=== Begin Enclosure ===

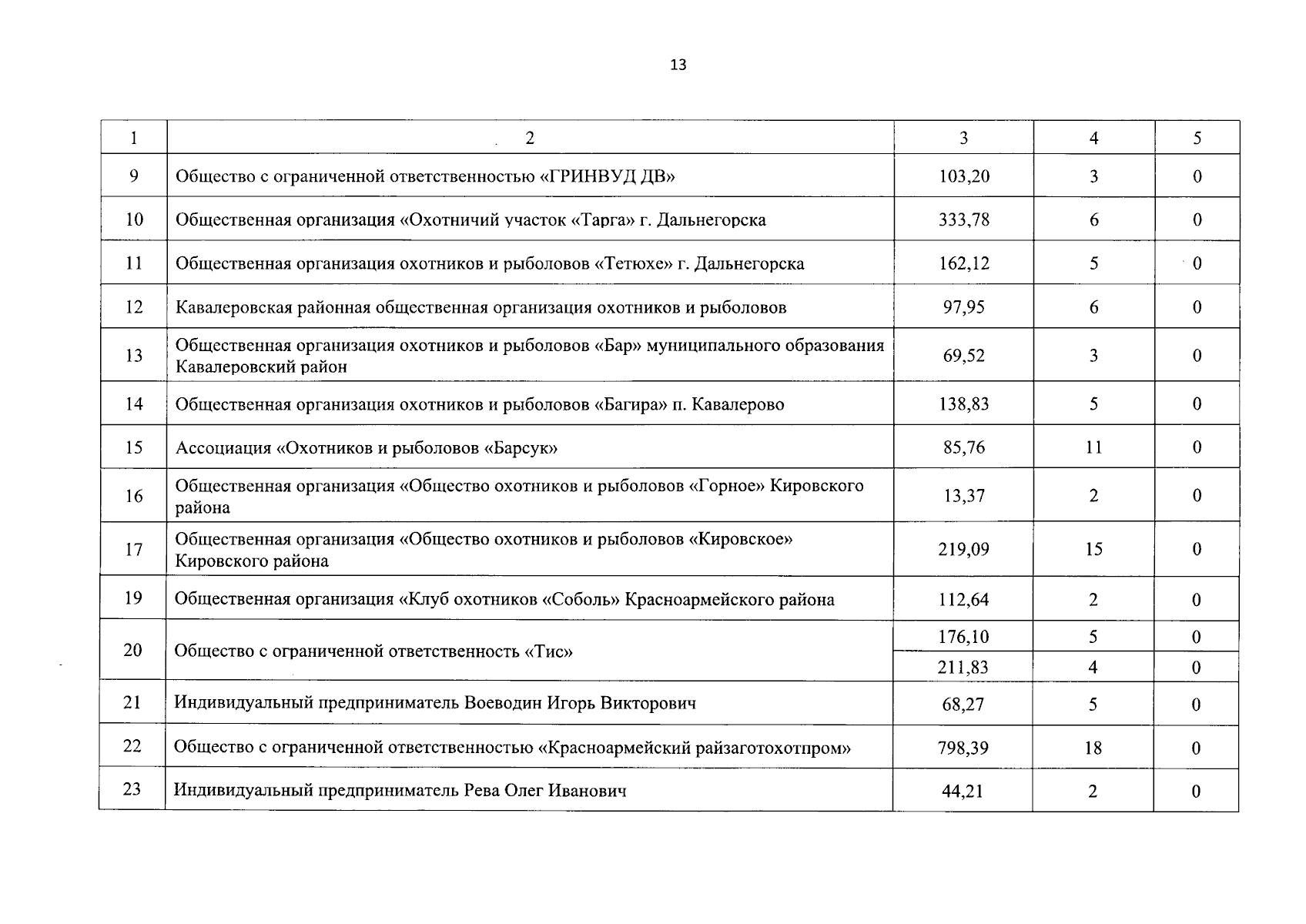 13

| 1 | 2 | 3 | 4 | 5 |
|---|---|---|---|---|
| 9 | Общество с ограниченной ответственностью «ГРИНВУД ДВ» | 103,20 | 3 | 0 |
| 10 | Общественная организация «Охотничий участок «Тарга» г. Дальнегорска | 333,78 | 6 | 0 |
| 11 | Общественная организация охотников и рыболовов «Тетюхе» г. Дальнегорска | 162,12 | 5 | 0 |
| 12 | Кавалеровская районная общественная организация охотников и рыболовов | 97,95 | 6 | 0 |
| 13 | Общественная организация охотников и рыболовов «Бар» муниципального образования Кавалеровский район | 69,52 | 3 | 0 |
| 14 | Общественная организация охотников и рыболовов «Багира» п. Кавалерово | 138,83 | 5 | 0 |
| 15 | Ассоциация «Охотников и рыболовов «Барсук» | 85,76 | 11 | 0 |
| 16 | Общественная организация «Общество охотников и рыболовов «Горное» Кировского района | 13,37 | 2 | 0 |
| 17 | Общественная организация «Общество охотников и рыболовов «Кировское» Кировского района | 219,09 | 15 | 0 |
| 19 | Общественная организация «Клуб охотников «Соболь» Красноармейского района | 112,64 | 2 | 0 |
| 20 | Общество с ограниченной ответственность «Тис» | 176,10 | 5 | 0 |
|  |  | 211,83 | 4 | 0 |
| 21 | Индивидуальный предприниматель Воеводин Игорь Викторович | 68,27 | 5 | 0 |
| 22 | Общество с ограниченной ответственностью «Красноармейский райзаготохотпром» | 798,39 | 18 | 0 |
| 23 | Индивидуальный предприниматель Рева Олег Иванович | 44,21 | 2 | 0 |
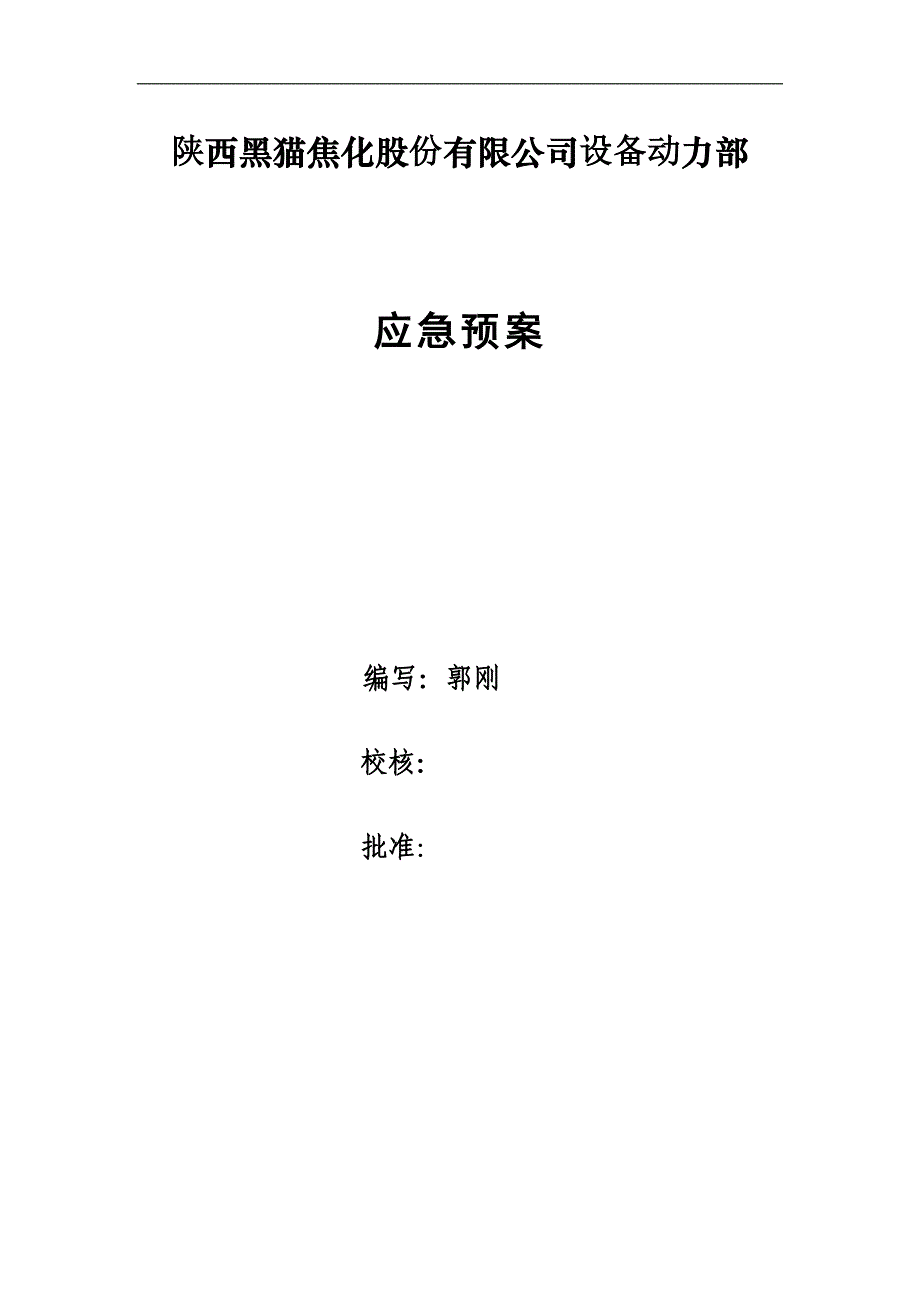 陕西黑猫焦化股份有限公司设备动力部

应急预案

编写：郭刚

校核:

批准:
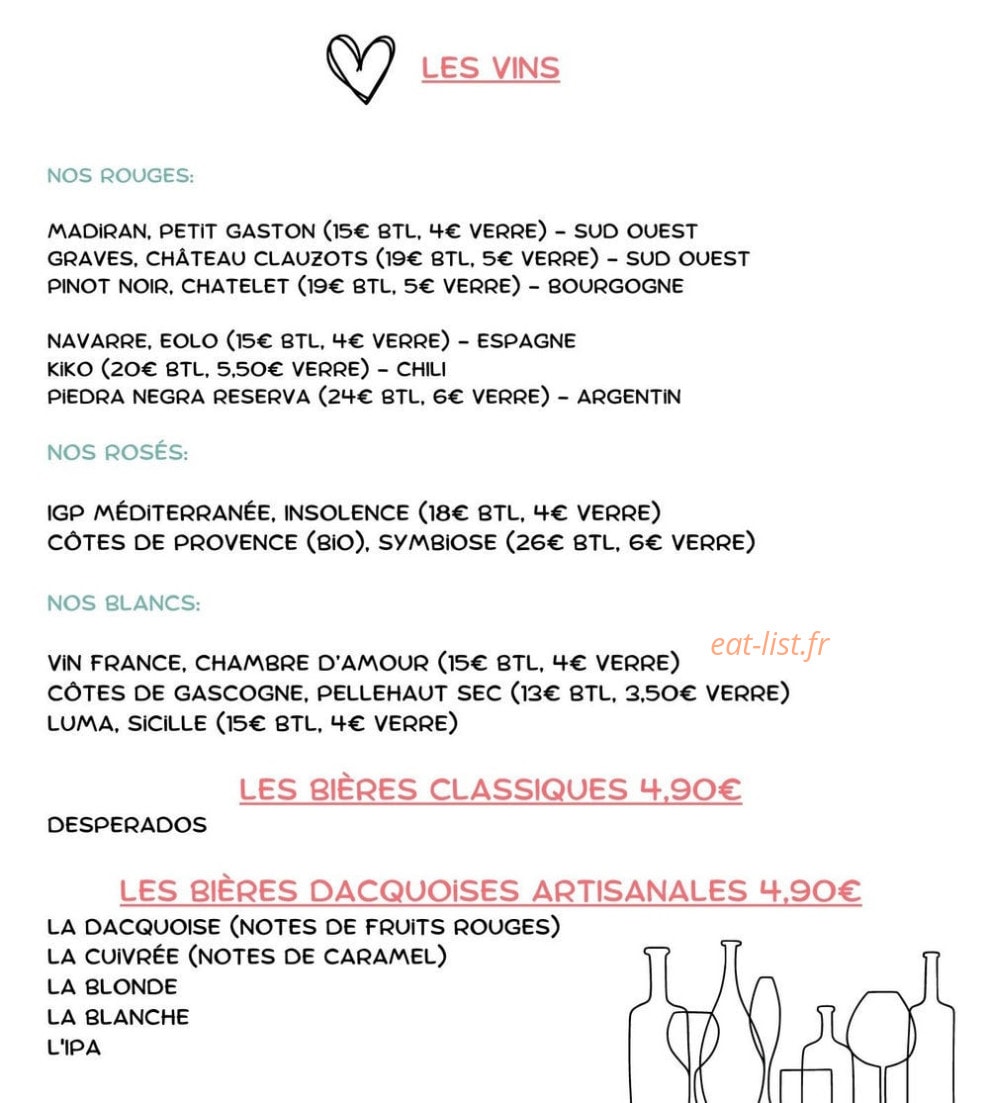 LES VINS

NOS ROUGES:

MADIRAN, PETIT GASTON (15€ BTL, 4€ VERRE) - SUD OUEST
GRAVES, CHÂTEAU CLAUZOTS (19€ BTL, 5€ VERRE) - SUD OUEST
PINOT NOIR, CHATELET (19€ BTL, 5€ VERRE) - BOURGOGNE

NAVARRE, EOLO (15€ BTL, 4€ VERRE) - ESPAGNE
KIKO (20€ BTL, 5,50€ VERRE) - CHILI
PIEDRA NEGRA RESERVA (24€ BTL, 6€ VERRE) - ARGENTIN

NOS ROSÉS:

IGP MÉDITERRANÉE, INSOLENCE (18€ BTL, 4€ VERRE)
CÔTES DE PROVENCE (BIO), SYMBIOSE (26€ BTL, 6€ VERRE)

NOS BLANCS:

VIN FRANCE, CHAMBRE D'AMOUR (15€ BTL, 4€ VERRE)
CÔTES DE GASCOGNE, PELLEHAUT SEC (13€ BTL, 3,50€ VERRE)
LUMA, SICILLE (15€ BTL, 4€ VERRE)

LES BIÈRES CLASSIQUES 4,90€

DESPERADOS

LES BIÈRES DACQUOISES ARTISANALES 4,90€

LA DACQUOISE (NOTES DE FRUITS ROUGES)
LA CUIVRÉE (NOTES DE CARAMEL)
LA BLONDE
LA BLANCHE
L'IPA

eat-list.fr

=== End Enclosure ===

GOAL OF THE EXERCISE: When you transcribe the entries above, keep every word exact and leave out the pictures.

WRITTEN SOLUTION:
 13

| 1 | 2 | 3 | 4 | 5 |
|---|---|---|---|---|
| 9 | Общество с ограниченной ответственностью «ГРИНВУД ДВ» | 103,20 | 3 | 0 |
| 10 | Общественная организация «Охотничий участок «Тарга» г. Дальнегорска | 333,78 | 6 | 0 |
| 11 | Общественная организация охотников и рыболовов «Тетюхе» г. Дальнегорска | 162,12 | 5 | 0 |
| 12 | Кавалеровская районная общественная организация охотников и рыболовов | 97,95 | 6 | 0 |
| 13 | Общественная организация охотников и рыболовов «Бар» муниципального образования Кавалеровский район | 69,52 | 3 | 0 |
| 14 | Общественная организация охотников и рыболовов «Багира» п. Кавалерово | 138,83 | 5 | 0 |
| 15 | Ассоциация «Охотников и рыболовов «Барсук» | 85,76 | 11 | 0 |
| 16 | Общественная организация «Общество охотников и рыболовов «Горное» Кировского района | 13,37 | 2 | 0 |
| 17 | Общественная организация «Общество охотников и рыболовов «Кировское» Кировского района | 219,09 | 15 | 0 |
| 19 | Общественная организация «Клуб охотников «Соболь» Красноармейского района | 112,64 | 2 | 0 |
| 20 | Общество с ограниченной ответственность «Тис» | 176,10 | 5 | 0 |
|  |  | 211,83 | 4 | 0 |
| 21 | Индивидуальный предприниматель Воеводин Игорь Викторович | 68,27 | 5 | 0 |
| 22 | Общество с ограниченной ответственностью «Красноармейский райзаготохотпром» | 798,39 | 18 | 0 |
| 23 | Индивидуальный предприниматель Рева Олег Иванович | 44,21 | 2 | 0 |
 陕西黑猫焦化股份有限公司设备动力部

应急预案

编写：郭刚

校核:

批准:
 LES VINS

NOS ROUGES:

MADIRAN, PETIT GASTON (15€ BTL, 4€ VERRE) - SUD OUEST
GRAVES, CHÂTEAU CLAUZOTS (19€ BTL, 5€ VERRE) - SUD OUEST
PINOT NOIR, CHATELET (19€ BTL, 5€ VERRE) - BOURGOGNE

NAVARRE, EOLO (15€ BTL, 4€ VERRE) - ESPAGNE
KIKO (20€ BTL, 5,50€ VERRE) - CHILI
PIEDRA NEGRA RESERVA (24€ BTL, 6€ VERRE) - ARGENTIN

NOS ROSÉS:

IGP MÉDITERRANÉE, INSOLENCE (18€ BTL, 4€ VERRE)
CÔTES DE PROVENCE (BIO), SYMBIOSE (26€ BTL, 6€ VERRE)

NOS BLANCS:

VIN FRANCE, CHAMBRE D'AMOUR (15€ BTL, 4€ VERRE)
CÔTES DE GASCOGNE, PELLEHAUT SEC (13€ BTL, 3,50€ VERRE)
LUMA, SICILLE (15€ BTL, 4€ VERRE)

LES BIÈRES CLASSIQUES 4,90€

DESPERADOS

LES BIÈRES DACQUOISES ARTISANALES 4,90€

LA DACQUOISE (NOTES DE FRUITS ROUGES)
LA CUIVRÉE (NOTES DE CARAMEL)
LA BLONDE
LA BLANCHE
L'IPA

eat-list.fr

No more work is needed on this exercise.